-- begin Data to use --

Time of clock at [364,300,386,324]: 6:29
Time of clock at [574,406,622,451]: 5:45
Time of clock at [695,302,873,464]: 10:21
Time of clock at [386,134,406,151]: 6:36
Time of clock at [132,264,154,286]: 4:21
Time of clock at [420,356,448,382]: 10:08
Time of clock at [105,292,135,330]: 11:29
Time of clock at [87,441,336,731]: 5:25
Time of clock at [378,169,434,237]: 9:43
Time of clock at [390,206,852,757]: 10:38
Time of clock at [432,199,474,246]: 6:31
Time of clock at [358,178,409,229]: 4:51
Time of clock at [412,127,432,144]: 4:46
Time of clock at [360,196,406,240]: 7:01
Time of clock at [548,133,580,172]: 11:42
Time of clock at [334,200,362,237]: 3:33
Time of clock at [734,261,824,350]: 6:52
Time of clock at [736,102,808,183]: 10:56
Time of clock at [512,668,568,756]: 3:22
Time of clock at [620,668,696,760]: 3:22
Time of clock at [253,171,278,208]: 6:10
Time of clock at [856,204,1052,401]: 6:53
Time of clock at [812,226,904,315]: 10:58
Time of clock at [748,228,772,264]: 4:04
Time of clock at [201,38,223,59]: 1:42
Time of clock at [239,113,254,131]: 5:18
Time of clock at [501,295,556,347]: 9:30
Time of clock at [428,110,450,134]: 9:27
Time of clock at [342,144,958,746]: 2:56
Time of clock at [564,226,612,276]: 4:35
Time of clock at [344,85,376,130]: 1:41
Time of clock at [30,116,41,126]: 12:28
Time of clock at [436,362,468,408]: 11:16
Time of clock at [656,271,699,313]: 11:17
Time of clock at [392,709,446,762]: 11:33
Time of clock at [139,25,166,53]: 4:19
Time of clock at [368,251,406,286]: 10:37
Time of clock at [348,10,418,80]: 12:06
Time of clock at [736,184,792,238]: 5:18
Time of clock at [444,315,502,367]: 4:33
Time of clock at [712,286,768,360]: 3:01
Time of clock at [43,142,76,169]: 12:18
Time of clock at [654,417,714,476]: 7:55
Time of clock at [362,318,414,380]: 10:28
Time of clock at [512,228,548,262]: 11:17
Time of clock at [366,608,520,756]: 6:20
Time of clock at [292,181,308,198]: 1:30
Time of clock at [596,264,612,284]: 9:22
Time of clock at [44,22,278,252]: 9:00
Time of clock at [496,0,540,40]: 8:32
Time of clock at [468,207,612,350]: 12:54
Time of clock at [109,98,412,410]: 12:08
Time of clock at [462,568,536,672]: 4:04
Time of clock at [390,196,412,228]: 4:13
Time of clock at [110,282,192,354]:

-- end Data to use --

**To be done**
Copy each of the items above word for word, changing nothing.

**The solution**
Time of clock at [364,300,386,324]: 6:29
Time of clock at [574,406,622,451]: 5:45
Time of clock at [695,302,873,464]: 10:21
Time of clock at [386,134,406,151]: 6:36
Time of clock at [132,264,154,286]: 4:21
Time of clock at [420,356,448,382]: 10:08
Time of clock at [105,292,135,330]: 11:29
Time of clock at [87,441,336,731]: 5:25
Time of clock at [378,169,434,237]: 9:43
Time of clock at [390,206,852,757]: 10:38
Time of clock at [432,199,474,246]: 6:31
Time of clock at [358,178,409,229]: 4:51
Time of clock at [412,127,432,144]: 4:46
Time of clock at [360,196,406,240]: 7:01
Time of clock at [548,133,580,172]: 11:42
Time of clock at [334,200,362,237]: 3:33
Time of clock at [734,261,824,350]: 6:52
Time of clock at [736,102,808,183]: 10:56
Time of clock at [512,668,568,756]: 3:22
Time of clock at [620,668,696,760]: 3:22
Time of clock at [253,171,278,208]: 6:10
Time of clock at [856,204,1052,401]: 6:53
Time of clock at [812,226,904,315]: 10:58
Time of clock at [748,228,772,264]: 4:04
Time of clock at [201,38,223,59]: 1:42
Time of clock at [239,113,254,131]: 5:18
Time of clock at [501,295,556,347]: 9:30
Time of clock at [428,110,450,134]: 9:27
Time of clock at [342,144,958,746]: 2:56
Time of clock at [564,226,612,276]: 4:35
Time of clock at [344,85,376,130]: 1:41
Time of clock at [30,116,41,126]: 12:28
Time of clock at [436,362,468,408]: 11:16
Time of clock at [656,271,699,313]: 11:17
Time of clock at [392,709,446,762]: 11:33
Time of clock at [139,25,166,53]: 4:19
Time of clock at [368,251,406,286]: 10:37
Time of clock at [348,10,418,80]: 12:06
Time of clock at [736,184,792,238]: 5:18
Time of clock at [444,315,502,367]: 4:33
Time of clock at [712,286,768,360]: 3:01
Time of clock at [43,142,76,169]: 12:18
Time of clock at [654,417,714,476]: 7:55
Time of clock at [362,318,414,380]: 10:28
Time of clock at [512,228,548,262]: 11:17
Time of clock at [366,608,520,756]: 6:20
Time of clock at [292,181,308,198]: 1:30
Time of clock at [596,264,612,284]: 9:22
Time of clock at [44,22,278,252]: 9:00
Time of clock at [496,0,540,40]: 8:32
Time of clock at [468,207,612,350]: 12:54
Time of clock at [109,98,412,410]: 12:08
Time of clock at [462,568,536,672]: 4:04
Time of clock at [390,196,412,228]: 4:13
Time of clock at [110,282,192,354]:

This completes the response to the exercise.